* **GOAL OF THE EXERCISE**
Continue the article below on the dumbest things Stan Lee wrote in his Avengers run, starting right after its final heading, "9) Mind-Tapping Is Still Legal, Avengers #34 (1966)".

* **SOURCE PASSAGE**
_____

Stan Lee’s genius as a creator is self-evident. His characters make billions of dollars for Marvel Comics, his stories are still in print in Marvel’s Essential line, and his work pretty much created the modern superhero comic as we know it. And yet, and yet… look, let’s face it: Stan Lee wasn’t a good writer in any conventional sense of the term. In fact, he was frequently a batshit insane writer, and he ended up writing some incredibly stupid things. Comics fans have, for the most part, chosen to collectively forget Stan’s dumber moments, but that’s no reason for the rest of us assholes to let him slide.
Presented here, for your amusement and probably disapproval, are the ten dumbest things Stan Lee ever wrote in his run on the Avengers. His run includes the first 34 issues of the book, which pretty much set up every single basic type of Avengers plot that later writers would proceed to run into the ground. There are some good stories in this run, but also a lot of stupid fight scenes, dead-end plot threads, and jaw-droppingly inane banter. Here’s the worst of the worst… and just think, Stan pulled all this off in the course of a single-run.
10) Your Uncle Eats Pickles, Avengers #22 (1965)
The Set-Up: The Enchantress comes back to menace an Avengers line-up consisting of Captain America, Quicksilver, Hawkeye, and Scarlet Witch with a villain named Power Man. His gimmick is that he has all the powers of Wonder Man, an earlier villain who kicked the collective asses of the previous line-up that included Thor, Iron Man, and Giant-Man. This leaves the line-up where the heavy hitters are Guy With Bow and Guy Who Runs Fast pretty boned, right?
What actually goes down is that the Enchantress inexplicably decides to use Power Man to frame the Avengers, leading to the team being declared a public menace and asked to leave New York. Since, hey, if Power Man actually just fought them, the story would be about twelve pages long and extremely depressing. Anyway, this meanders through a lot of padding to the inevitable manhunt for the Avengers, complete with a montage-esque scene of lurid headlines and reactions from the man on the street… and this:
![]()
I can only hope this was Stan’s Code-approved alternative to having the kid say “Your uncle sucks cocks!” The alternatives are too stupid to contemplate.
9) Mind-Tapping Is Still Legal, Avengers #34 (1966)

_____

* **SOURCE MATERIAL**
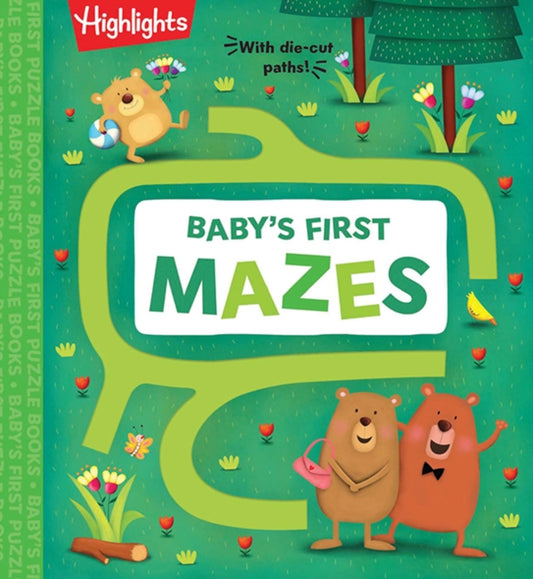Book cover of: Baby's First Mazes. By: Highlights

_____

* **WRITTEN REPLY**
The Set-Up: All you really need to know here is that issue #34 is the debut of the Living Laser, a villain based entirely on Stan Lee not understanding what lasers are. The Living Laser is actually Arthur Parks, a research scientist who became a criminal to impress Lucy Barton, an ex-lover who jilted him in favor of a guy who didn’t have an insane obsession with lasers.
![]()
There are a lot of ways of interpreting this panel that are just full-on fucking terrifying, because it really seems to express Stan’s inner, 1984-ish desire to revel in god-like power he wields over his creations. Let’s not attribute weird fictional malice where old-fashioned stupidity will do, though. Yes, Stan, it’s kinda crazy how you have the ability to completely expose any character’s motivations by careful thought balloon placement. It might even be one of the most off-putting things about writing stories from third-person omniscient view! Maybe you shouldn’t be fucking pointing that out to us.
8) Don’t Disturb Me Now, Wanda! Avengers #18 (1965)
The Set-Up: In Avengers #16, Thor and Iron-Man disappeared into solo plotlines while Giant-Man and the Wasp decided they’d had their fill of punching guys for awhile. So you had the famous and then-controversial roster change, where Hawkeye, Quicksilver, and the Scarlet Witch replaced them with Cap hanging around to lead. Quicksilver’s tenure as an Avenger in the Stan Lee-written issues was pretty miserable, because… well, this is as close as he ever came to having a personality.
![]()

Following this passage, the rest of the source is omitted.